Back to jobs
Rhoda AI

Research Engineer/Research Scientist- Video Generation Modeling

Palo AltoPosted Today
FullTime

Job Description

At Rhoda AI, we're building the full-stack foundation for the next generation of humanoid robots — from high-performance, software-defined hardware to the foundational models and video world models that control it. Our robots are designed to be generalists capable of operating in complex, real-world environments and handling scenarios unseen in training. We work at the intersection of large-scale learning, robotics, and systems, with a research team that includes researchers from Stanford, Berkeley, Harvard, and beyond. We're not building a feature; we're building a new computing platform for physical work — and with over $400M raised, we're investing aggressively in the R&D, hardware development, and manufacturing scale-up to make that a reality.

We're looking for Research Scientists and Research Engineers to push the frontier of large-scale pre-training for our video action model. Our approach formulates robot control as video prediction — we pre-train causal video generation models on web-scale video data, then adapt them to predict robot actions from real-world demonstrations.
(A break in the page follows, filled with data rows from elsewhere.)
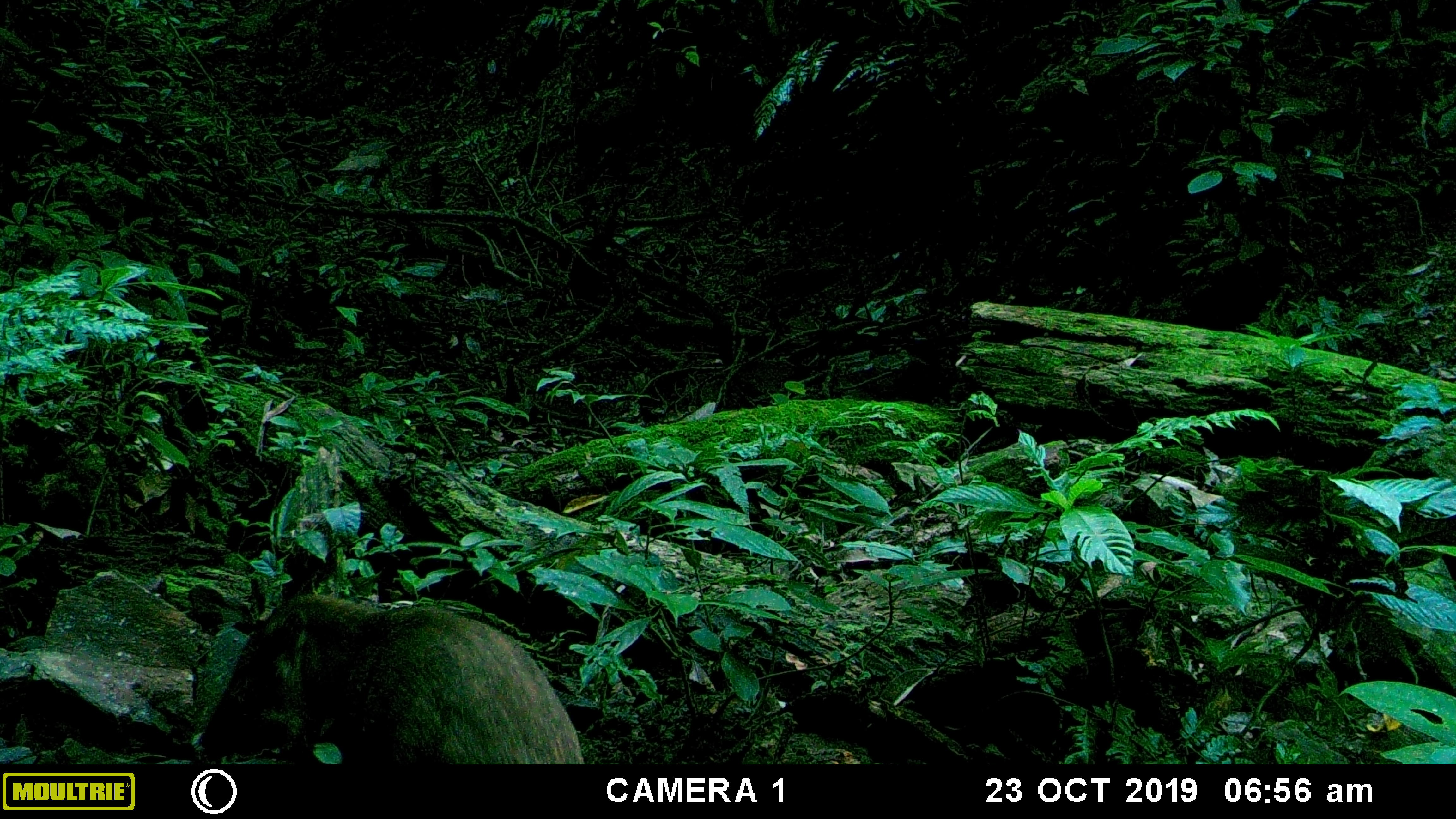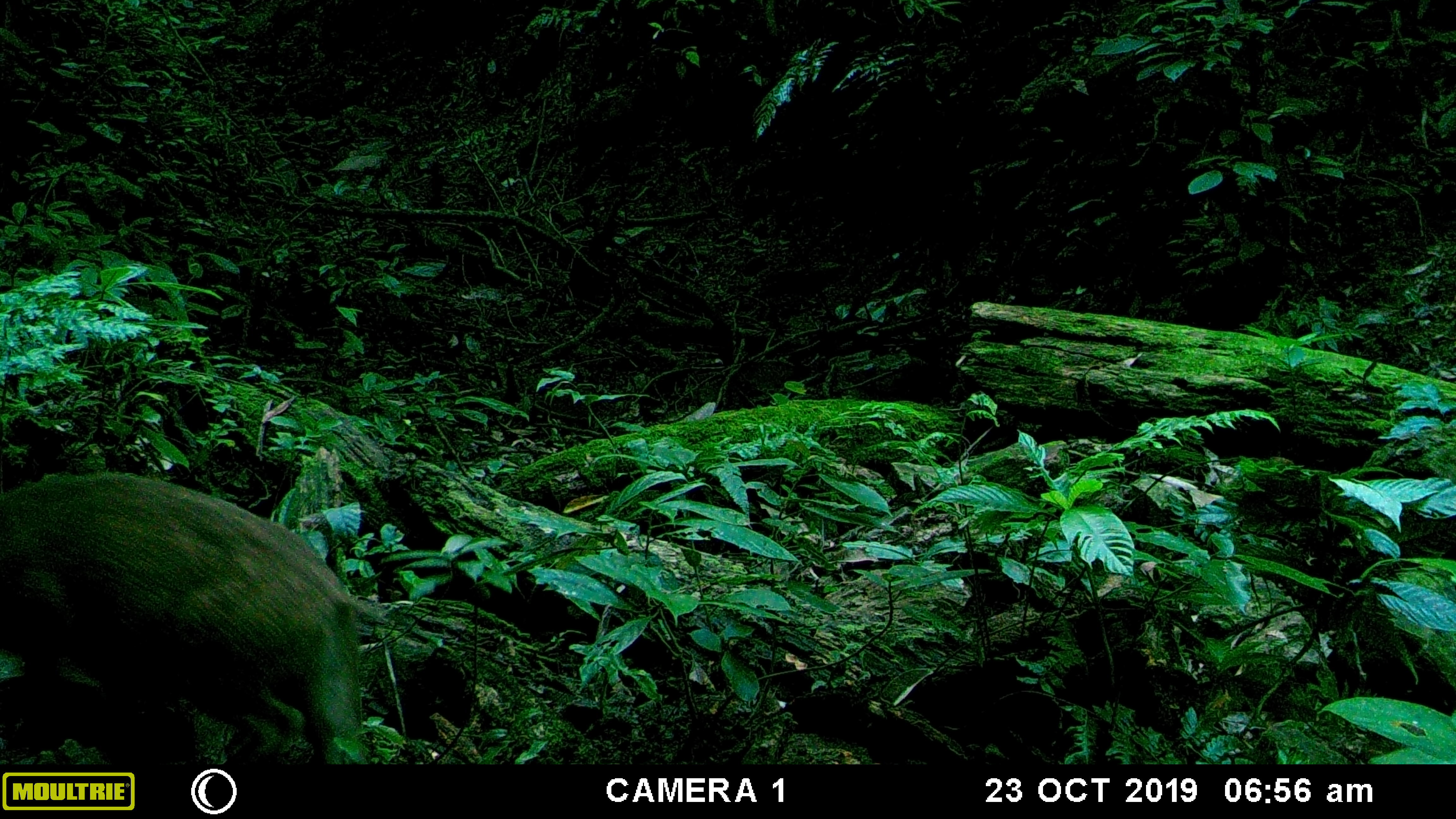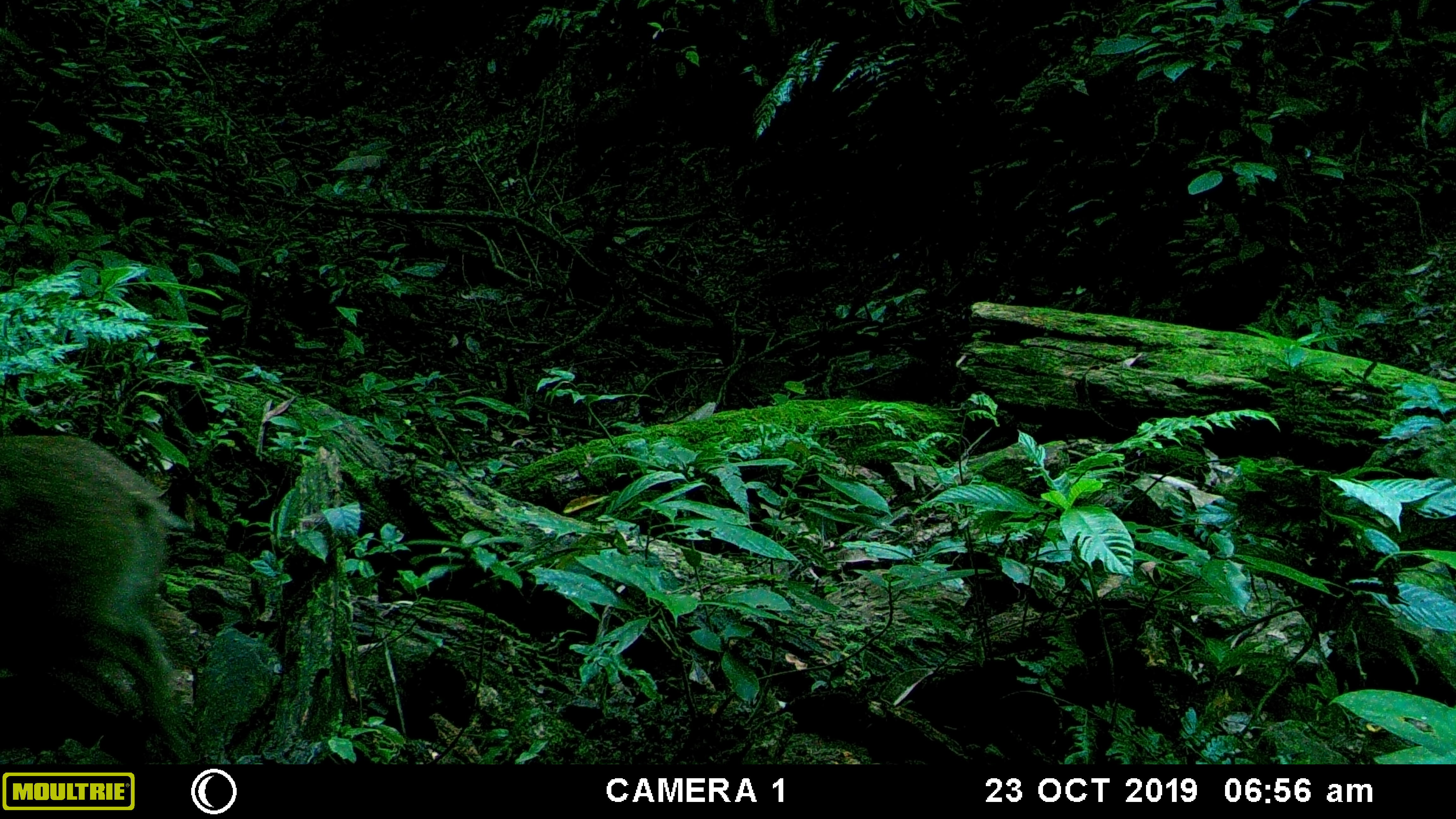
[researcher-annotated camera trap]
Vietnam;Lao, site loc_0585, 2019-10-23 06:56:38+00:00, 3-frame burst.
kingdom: Animalia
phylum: Chordata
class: Mammalia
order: Artiodactyla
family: Suidae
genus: Sus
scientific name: Sus scrofa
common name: eurasian wild pig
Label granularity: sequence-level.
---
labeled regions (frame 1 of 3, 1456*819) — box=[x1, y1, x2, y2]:
eurasian wild pig: box=[200, 593, 584, 762]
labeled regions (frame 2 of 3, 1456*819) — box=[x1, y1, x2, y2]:
eurasian wild pig: box=[0, 472, 377, 763]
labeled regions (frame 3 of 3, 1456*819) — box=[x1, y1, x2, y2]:
eurasian wild pig: box=[1, 434, 193, 766]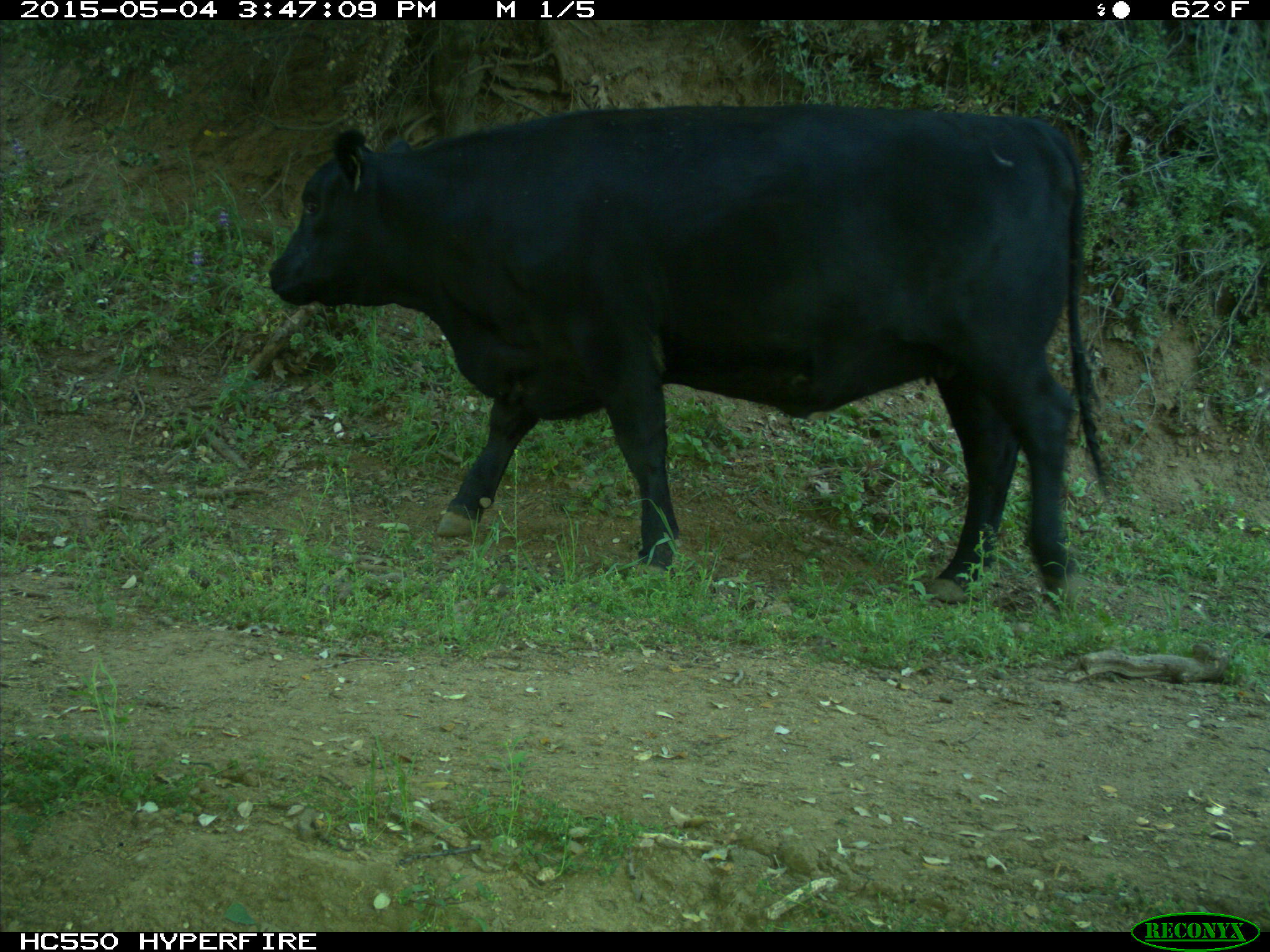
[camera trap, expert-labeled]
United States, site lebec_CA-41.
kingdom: Animalia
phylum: Chordata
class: Mammalia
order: Artiodactyla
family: Bovidae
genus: Bos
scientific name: Bos taurus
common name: domestic cow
You'll work on the core architectures, training objectives, and scaling strategies that determine how well our models learn from internet-scale video. We hire across levels — from senior to staff — and welcome both research-track and engineering-track candidates.

What You'll Do

  • Design and train large-scale causal video generation models on web-scale video data

  • Develop and validate training objectives, model architectures, and data mixtures for video prediction at scale

  • Research scaling laws and data efficiency for web-scale video pretraining

  • Investigate what properties of web video transfer most effectively to robotic control and action prediction

  • Build systematic evaluations to measure video generation quality, long-horizon prediction fidelity, and downstream robot task performance

  • Run rigorous ablations and benchmarking to understand what drives model quality at scale

  • Collaborate closely with data & evaluation, post-training, and training systems teams to translate research ideas into working systems

  • Publish and present work at top-tier ML and robotics venues (especially valued for RS track)

What We're Looking For

  • Strong background in large-scale generative modeling — either video generation (autoregressive video models, diffusion transformers, causal video architectures) or language model pretraining (LLMs, autoregressive transformers at scale)

  • Hands-on experience training large generative models from scratch at scale

  • Deep understanding of autoregressive modeling, causal architectures, and scaling behavior

  • Fluency with modern ML frameworks (PyTorch required; JAX a plus)

  • Ability to design experiments, interpret results, and iterate quickly

  • Strong research taste: ability to identify high-leverage questions and cut through noise

  • Comfort operating in a fast-moving, ambiguous startup environment

  • Staff-level candidates are expected to define technical direction and drive research strategy independently; senior/MTS candidates execute complex projects with strong fundamentals and growing scope

Nice to Have (But Not Required)

  • PhD in ML, CS, Robotics, or a related field — or equivalent research/industry experience

  • Strong publication record at NeurIPS, ICML, ICLR, CVPR, CoRL, etc. (especially valued for RS track)

  • Prior work specifically on video generation models (autoregressive video, diffusion transformers, world models, or causal video architectures)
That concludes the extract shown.